I civili diventano così di fatto un bersaglio: “alto numero di morti e feriti tra i civili; danni mentali e psicosociali; danni significativi e distruzione di proprietà civili e infrastrutture critiche; interruzione dei servizi essenziali per la sopravvivenza della popolazione, compresi acqua, elettricità, servizi igienico-sanitari e assistenza sanitaria; impatto sull’ambiente naturale; sfollamento della popolazione e conseguenze sullo sviluppo, tra gli altri. Questi effetti “accidentali” sono particolarmente gravi quando l’uso di armi pesanti viene ripetuto o viene protratto per giorni, settimane e persino mesi. I bambini e le donne sono particolarmente vulnerabili» (p. 26).

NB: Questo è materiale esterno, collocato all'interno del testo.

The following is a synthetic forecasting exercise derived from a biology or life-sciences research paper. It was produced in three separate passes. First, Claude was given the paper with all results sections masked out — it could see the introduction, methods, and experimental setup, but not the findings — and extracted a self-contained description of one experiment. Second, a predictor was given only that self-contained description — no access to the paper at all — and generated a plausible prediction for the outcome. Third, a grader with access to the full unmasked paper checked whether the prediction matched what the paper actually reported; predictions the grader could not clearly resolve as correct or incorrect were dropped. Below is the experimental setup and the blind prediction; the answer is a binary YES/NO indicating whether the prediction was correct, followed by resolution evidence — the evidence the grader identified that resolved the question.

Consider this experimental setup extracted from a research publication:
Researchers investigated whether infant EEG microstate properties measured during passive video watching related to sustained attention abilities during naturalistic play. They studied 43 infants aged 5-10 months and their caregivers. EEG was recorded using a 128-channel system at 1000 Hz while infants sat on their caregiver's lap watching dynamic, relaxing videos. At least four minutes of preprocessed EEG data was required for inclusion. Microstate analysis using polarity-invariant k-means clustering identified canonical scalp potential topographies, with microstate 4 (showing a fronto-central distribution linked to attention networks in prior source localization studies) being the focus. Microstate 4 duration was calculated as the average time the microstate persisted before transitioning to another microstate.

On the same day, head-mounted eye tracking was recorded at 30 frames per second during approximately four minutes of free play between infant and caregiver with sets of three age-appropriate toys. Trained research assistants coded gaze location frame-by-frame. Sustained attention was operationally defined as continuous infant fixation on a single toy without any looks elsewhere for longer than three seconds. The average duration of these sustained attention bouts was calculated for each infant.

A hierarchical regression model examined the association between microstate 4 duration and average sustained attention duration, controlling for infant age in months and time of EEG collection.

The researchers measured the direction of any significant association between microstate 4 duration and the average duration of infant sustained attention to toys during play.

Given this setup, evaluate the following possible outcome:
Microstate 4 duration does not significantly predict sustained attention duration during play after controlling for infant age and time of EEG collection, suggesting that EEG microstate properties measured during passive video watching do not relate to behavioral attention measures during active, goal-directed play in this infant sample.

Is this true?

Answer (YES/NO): NO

Questa è una dimensione tipica della guerra del nostro tempo, dal momento che (p. 28) “nel periodo 2011-2020, i civili hanno costituito il 91% dei feriti e delle vittime dell’uso di armi esplosive in zone popolate […]. I civili hanno costituito inoltre il 69% delle vittime di attacchi impostati esplicitamente come mirati ad attori militari nelle aree popolate”. Si tratta di una dinamica la cui gravità e la cui drammaticità interpellano dunque direttamente e completamente lo stesso “fare la guerra”, l’esercizio della guerra in sé. Per questo torna l’importanza, in definitiva, del ruolo delle città, della società civile e della comunità internazionale.

Mettere, come è opportuno ripetere, “la guerra fuori dalla storia” significa anche riportare al centro la politica e la diplomazia, l’insieme di tutti gli strumenti, politici e diplomatici, sociali e culturali, per la tutela dei diritti umani, per la prevenzione della violenza, per la costruzione della pace.